#### [What to work on]
Arrange everything in the listing from the line containing "Based on what" down to the end of the listing as a numbered list, leaving out blank lines and pictures.

#### [Entries shown]
begin
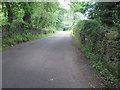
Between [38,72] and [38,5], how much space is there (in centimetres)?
1548

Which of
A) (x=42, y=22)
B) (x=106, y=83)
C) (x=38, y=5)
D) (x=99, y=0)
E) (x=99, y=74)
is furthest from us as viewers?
(x=42, y=22)

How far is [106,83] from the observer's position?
127 inches

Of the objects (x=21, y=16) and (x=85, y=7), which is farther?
(x=21, y=16)

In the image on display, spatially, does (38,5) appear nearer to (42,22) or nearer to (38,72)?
(42,22)

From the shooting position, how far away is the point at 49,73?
12.9 feet

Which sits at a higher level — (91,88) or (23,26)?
(23,26)

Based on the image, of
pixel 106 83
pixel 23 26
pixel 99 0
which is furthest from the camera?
pixel 23 26

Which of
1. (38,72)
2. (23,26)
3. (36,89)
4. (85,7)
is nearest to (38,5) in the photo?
(23,26)

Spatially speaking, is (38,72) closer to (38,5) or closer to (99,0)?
(99,0)

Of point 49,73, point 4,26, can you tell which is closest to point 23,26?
point 4,26

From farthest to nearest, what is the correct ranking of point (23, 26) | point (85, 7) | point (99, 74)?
point (23, 26)
point (85, 7)
point (99, 74)

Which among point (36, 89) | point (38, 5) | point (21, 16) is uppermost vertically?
point (38, 5)

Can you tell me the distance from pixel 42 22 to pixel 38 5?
29.8ft

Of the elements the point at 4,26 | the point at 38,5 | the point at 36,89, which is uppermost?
the point at 38,5
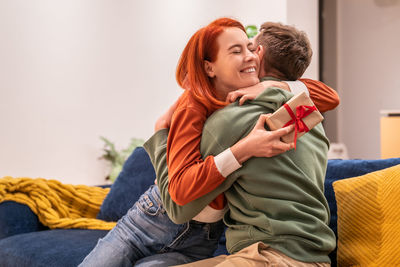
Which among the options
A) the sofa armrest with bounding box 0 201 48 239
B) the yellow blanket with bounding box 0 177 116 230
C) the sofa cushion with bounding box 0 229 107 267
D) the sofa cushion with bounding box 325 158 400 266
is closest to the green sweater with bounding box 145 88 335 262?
the sofa cushion with bounding box 325 158 400 266

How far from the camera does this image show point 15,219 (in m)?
2.27

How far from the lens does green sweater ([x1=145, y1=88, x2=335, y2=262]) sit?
1065mm

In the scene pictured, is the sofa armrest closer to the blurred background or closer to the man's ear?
the blurred background

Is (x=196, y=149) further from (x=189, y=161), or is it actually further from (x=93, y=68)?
(x=93, y=68)

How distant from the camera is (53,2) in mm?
3740

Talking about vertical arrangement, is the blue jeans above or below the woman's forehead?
below

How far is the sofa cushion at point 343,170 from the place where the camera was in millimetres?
1557

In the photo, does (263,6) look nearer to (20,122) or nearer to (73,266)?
(20,122)

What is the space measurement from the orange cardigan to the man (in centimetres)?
3

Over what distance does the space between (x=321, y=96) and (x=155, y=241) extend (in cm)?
66

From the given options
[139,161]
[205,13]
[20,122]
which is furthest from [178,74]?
[205,13]

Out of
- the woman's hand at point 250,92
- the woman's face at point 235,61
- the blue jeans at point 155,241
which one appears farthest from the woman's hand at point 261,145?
the blue jeans at point 155,241

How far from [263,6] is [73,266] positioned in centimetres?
376

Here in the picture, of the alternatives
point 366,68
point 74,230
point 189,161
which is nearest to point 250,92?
point 189,161
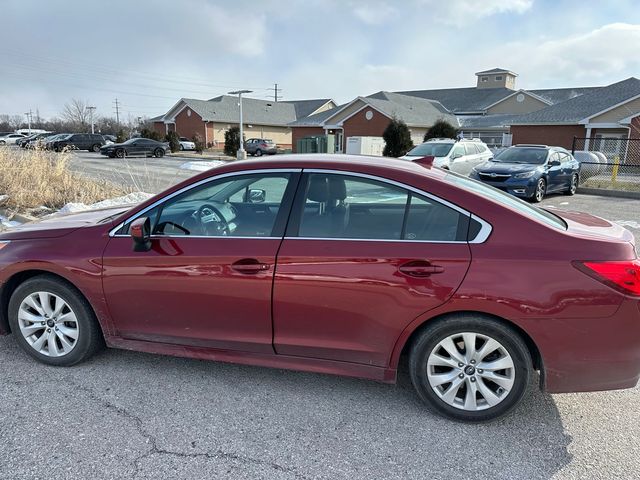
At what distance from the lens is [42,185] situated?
371 inches

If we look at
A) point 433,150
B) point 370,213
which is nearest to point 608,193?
point 433,150

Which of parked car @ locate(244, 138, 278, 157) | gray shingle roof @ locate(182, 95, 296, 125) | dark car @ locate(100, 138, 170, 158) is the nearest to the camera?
dark car @ locate(100, 138, 170, 158)

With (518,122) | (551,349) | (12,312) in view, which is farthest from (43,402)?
(518,122)

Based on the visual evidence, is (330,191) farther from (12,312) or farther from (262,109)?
(262,109)

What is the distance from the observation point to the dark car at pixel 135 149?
31.2m

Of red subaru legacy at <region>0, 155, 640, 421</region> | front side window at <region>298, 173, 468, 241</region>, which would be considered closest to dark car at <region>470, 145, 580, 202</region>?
red subaru legacy at <region>0, 155, 640, 421</region>

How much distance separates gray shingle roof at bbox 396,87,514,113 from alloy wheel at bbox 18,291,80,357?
4349 cm

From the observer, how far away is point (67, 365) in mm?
3432

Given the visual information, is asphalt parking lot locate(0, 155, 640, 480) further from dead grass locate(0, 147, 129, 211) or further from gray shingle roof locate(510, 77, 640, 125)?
gray shingle roof locate(510, 77, 640, 125)

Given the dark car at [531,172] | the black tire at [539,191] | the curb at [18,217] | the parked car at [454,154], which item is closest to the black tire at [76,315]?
the curb at [18,217]

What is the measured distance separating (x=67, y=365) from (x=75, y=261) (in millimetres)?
849

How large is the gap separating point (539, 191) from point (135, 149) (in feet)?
93.5

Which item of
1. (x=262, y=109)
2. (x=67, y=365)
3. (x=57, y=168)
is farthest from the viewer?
(x=262, y=109)

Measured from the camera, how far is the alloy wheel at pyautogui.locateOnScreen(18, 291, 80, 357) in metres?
3.37
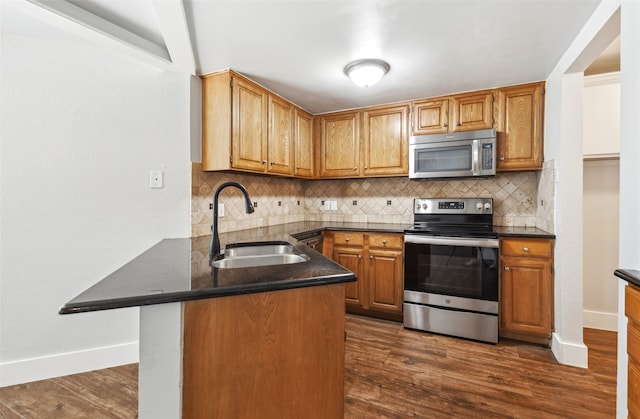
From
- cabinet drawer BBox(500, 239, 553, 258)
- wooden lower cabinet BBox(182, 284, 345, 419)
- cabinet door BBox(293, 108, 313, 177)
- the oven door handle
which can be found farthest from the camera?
cabinet door BBox(293, 108, 313, 177)

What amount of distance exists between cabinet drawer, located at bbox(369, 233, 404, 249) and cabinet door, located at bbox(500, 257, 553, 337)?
0.86m

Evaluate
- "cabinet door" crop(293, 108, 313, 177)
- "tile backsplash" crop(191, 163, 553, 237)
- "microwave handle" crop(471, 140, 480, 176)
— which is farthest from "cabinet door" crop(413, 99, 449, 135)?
"cabinet door" crop(293, 108, 313, 177)

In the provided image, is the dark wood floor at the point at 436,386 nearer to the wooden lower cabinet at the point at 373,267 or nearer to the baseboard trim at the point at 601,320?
the baseboard trim at the point at 601,320

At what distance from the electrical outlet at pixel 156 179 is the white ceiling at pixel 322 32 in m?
0.78

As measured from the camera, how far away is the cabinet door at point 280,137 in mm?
2711

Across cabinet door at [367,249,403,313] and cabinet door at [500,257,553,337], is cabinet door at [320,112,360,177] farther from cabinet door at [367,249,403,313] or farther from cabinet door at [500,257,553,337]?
cabinet door at [500,257,553,337]

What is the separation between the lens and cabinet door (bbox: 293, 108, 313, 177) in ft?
10.2

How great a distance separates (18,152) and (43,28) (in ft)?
2.61

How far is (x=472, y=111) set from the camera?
2699mm

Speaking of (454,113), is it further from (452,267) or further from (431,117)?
(452,267)

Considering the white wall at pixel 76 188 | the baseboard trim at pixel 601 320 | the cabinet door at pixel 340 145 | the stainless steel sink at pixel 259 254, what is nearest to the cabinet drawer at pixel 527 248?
the baseboard trim at pixel 601 320

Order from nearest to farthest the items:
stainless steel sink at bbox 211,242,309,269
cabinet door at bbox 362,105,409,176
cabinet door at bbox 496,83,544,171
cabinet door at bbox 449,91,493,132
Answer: stainless steel sink at bbox 211,242,309,269 < cabinet door at bbox 496,83,544,171 < cabinet door at bbox 449,91,493,132 < cabinet door at bbox 362,105,409,176

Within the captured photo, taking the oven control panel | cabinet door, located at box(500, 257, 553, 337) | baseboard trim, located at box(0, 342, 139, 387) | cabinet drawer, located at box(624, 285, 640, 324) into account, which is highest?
the oven control panel

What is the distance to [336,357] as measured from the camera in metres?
1.11
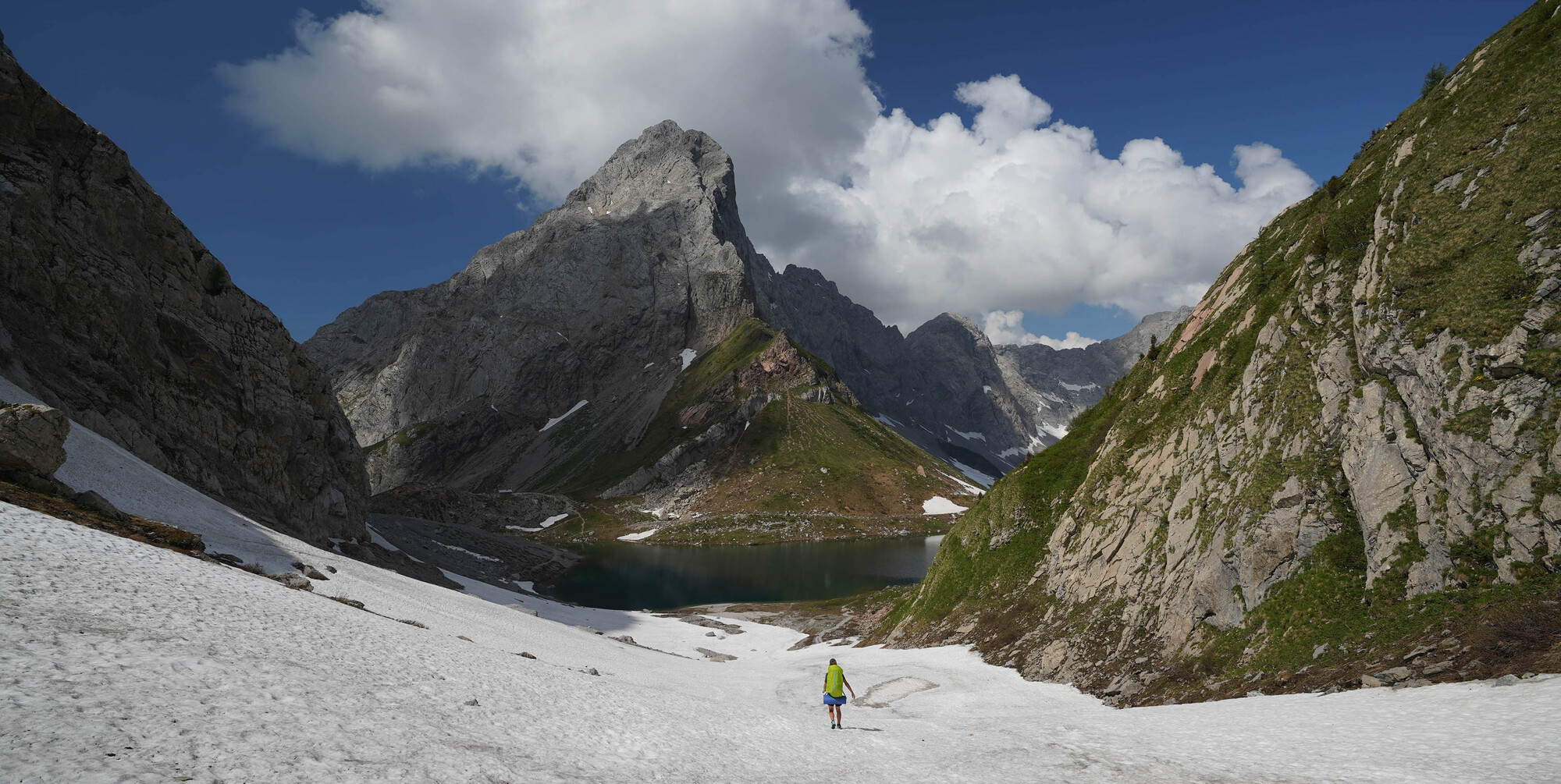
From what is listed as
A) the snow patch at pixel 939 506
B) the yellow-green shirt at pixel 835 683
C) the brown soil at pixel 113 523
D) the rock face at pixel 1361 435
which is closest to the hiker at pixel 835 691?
the yellow-green shirt at pixel 835 683

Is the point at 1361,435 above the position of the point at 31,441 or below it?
above

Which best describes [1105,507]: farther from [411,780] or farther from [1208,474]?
[411,780]

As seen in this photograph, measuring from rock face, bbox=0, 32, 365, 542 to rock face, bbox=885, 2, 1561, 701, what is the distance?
5310 centimetres

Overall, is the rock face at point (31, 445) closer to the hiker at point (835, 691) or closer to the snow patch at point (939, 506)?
the hiker at point (835, 691)

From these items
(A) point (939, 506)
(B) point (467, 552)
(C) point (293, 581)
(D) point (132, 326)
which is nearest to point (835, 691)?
(C) point (293, 581)

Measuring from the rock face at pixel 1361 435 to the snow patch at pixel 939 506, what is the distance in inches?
5831

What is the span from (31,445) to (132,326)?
27.3 m

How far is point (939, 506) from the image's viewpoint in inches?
7210

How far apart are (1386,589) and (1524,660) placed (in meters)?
4.83

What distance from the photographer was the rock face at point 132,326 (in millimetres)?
38750

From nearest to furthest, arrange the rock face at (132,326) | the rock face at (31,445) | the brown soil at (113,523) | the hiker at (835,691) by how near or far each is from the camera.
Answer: the brown soil at (113,523) < the hiker at (835,691) < the rock face at (31,445) < the rock face at (132,326)

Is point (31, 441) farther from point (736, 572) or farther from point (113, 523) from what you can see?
point (736, 572)

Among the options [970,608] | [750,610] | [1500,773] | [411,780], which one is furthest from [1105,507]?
[750,610]

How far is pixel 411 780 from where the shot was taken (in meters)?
10.7
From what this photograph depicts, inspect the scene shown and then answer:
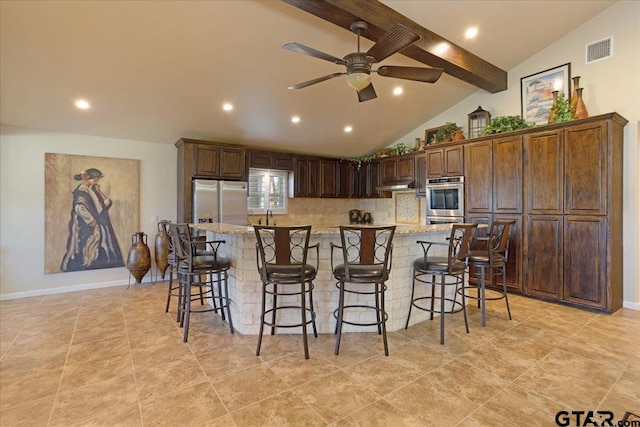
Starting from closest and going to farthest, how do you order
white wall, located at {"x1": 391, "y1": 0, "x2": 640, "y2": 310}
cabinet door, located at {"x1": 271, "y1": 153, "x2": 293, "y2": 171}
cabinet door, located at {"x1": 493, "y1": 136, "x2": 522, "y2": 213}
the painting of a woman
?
white wall, located at {"x1": 391, "y1": 0, "x2": 640, "y2": 310} → cabinet door, located at {"x1": 493, "y1": 136, "x2": 522, "y2": 213} → the painting of a woman → cabinet door, located at {"x1": 271, "y1": 153, "x2": 293, "y2": 171}

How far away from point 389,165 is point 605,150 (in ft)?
11.3

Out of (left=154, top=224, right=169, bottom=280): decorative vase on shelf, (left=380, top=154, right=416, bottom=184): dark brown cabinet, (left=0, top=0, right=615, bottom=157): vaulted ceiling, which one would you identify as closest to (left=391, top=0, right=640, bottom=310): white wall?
(left=0, top=0, right=615, bottom=157): vaulted ceiling

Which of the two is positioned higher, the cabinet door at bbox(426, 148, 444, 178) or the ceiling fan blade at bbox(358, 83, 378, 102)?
the ceiling fan blade at bbox(358, 83, 378, 102)

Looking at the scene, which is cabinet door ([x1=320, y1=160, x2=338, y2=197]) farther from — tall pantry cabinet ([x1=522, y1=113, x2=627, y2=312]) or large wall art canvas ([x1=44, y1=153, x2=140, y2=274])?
tall pantry cabinet ([x1=522, y1=113, x2=627, y2=312])

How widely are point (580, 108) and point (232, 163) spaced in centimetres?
504

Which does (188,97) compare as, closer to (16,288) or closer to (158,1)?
(158,1)

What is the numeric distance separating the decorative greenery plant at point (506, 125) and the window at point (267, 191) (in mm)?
3773

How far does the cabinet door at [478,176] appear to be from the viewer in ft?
14.6

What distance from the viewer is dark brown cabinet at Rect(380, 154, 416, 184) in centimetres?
591

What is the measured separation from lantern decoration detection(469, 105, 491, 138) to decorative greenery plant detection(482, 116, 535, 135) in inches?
15.2

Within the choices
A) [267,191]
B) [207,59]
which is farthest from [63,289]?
[207,59]

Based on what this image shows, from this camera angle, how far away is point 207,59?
353 cm

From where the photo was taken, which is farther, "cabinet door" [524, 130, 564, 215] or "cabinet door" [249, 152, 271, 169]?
"cabinet door" [249, 152, 271, 169]

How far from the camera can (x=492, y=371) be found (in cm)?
229
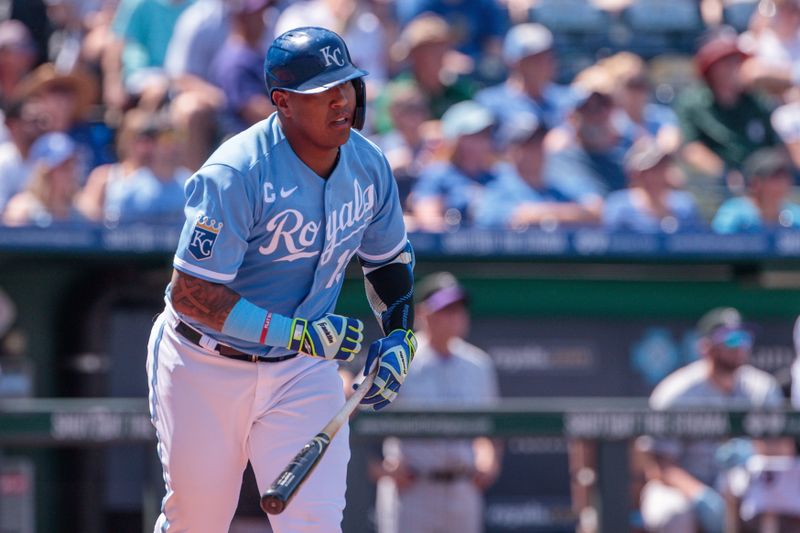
end
#### [Result of the task]
1. Based on what this image shows, from this camera angle, how far away is point 207,59?
2. 353 cm
3. From where the photo was taken, which is farther, "cabinet door" [524, 130, 564, 215] or "cabinet door" [249, 152, 271, 169]?
4. "cabinet door" [249, 152, 271, 169]
5. How far from the camera can (x=492, y=371) be found (in cm)?
6. 229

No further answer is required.